TASK GOAL: Starting with the line that contains "At what range from the camera", write out each line through the end of the listing, unchanged. Output nothing else.

RECORDS SHOWN:

====

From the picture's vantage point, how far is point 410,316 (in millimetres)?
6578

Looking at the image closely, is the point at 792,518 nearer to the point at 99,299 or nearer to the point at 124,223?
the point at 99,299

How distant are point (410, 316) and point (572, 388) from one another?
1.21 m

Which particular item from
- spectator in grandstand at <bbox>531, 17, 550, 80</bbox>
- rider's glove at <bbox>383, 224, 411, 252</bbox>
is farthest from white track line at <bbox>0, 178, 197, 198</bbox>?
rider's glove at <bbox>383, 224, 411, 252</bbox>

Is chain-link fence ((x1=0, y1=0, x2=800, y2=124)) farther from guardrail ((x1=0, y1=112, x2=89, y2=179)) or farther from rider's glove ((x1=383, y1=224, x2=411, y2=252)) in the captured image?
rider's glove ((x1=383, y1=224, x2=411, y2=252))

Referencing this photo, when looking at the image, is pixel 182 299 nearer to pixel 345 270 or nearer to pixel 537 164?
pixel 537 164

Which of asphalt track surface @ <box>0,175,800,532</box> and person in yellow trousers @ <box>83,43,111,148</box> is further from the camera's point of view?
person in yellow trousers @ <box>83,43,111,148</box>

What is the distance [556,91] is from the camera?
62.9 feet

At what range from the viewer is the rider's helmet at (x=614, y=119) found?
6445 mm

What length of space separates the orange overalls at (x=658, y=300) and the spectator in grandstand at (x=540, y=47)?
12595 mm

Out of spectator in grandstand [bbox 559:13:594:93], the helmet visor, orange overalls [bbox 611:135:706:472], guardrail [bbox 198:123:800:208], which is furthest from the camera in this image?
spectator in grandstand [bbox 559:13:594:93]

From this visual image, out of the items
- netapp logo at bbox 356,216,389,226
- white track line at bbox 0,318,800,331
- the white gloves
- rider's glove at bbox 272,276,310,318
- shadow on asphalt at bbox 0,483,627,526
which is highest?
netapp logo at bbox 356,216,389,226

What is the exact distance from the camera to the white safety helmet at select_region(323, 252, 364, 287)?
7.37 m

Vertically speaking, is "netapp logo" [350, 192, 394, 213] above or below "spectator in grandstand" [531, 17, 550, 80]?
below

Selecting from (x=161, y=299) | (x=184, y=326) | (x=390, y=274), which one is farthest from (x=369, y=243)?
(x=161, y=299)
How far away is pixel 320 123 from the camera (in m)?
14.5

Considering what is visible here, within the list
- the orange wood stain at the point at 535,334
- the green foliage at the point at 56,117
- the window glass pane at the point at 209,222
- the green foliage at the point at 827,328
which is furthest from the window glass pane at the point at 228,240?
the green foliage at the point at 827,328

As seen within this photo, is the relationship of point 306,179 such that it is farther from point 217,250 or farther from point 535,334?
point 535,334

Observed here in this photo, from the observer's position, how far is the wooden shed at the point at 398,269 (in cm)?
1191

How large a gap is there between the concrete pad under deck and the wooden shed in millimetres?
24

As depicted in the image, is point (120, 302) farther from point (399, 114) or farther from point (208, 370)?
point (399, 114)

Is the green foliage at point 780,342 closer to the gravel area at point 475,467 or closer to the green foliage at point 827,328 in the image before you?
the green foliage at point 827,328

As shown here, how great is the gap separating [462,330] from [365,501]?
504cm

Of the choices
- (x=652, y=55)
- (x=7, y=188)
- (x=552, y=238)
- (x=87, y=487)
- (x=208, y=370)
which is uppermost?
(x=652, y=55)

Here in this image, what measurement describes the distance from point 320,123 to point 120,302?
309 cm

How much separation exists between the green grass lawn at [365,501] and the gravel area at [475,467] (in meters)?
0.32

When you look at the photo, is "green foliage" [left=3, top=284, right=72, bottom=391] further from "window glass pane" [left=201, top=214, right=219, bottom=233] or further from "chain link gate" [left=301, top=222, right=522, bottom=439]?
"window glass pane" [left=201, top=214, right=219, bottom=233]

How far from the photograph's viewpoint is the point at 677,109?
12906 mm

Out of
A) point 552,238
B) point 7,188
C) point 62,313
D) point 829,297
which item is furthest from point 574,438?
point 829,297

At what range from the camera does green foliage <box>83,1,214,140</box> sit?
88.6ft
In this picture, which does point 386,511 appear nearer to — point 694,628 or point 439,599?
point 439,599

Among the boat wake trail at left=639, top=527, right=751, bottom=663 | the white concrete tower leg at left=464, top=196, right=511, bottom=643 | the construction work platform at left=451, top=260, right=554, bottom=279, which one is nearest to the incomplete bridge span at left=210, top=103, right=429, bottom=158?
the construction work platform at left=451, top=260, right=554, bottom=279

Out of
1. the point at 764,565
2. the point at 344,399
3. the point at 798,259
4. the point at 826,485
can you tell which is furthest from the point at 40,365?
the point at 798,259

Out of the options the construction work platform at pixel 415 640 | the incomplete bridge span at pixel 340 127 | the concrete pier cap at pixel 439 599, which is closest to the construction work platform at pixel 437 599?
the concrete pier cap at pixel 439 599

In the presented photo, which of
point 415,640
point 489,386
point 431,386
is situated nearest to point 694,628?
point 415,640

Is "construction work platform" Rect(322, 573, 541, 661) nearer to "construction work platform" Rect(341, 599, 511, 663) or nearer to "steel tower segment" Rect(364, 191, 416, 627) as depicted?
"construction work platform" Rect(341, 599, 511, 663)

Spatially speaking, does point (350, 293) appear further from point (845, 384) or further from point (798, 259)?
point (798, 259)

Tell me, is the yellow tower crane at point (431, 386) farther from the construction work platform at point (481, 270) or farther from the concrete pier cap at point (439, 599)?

====

TASK RESPONSE:
At what range from the camera does green foliage <box>83,1,214,140</box> sit?
88.6ft
In this picture, which does point 386,511 appear nearer to — point 694,628 or point 439,599?
point 439,599

Among the boat wake trail at left=639, top=527, right=751, bottom=663 | the white concrete tower leg at left=464, top=196, right=511, bottom=643 | the construction work platform at left=451, top=260, right=554, bottom=279, which one is nearest to the incomplete bridge span at left=210, top=103, right=429, bottom=158?
the construction work platform at left=451, top=260, right=554, bottom=279

Out of
1. the point at 764,565
2. the point at 344,399
3. the point at 798,259
4. the point at 826,485
can you tell which is furthest from the point at 40,365?
the point at 798,259

Out of the options the construction work platform at pixel 415 640 | the incomplete bridge span at pixel 340 127 | the concrete pier cap at pixel 439 599, which is closest to the construction work platform at pixel 437 599?
the concrete pier cap at pixel 439 599

In the presented photo, which of
point 415,640
point 489,386
point 431,386
is situated nearest to point 694,628?
point 415,640

Is "construction work platform" Rect(322, 573, 541, 661) nearer to "construction work platform" Rect(341, 599, 511, 663) or nearer to "steel tower segment" Rect(364, 191, 416, 627) as depicted?
"construction work platform" Rect(341, 599, 511, 663)

Spatially speaking, does point (350, 293) appear further from point (845, 384) or further from point (798, 259)?
point (798, 259)

Tell me, is the yellow tower crane at point (431, 386) farther from the construction work platform at point (481, 270) or farther from the concrete pier cap at point (439, 599)?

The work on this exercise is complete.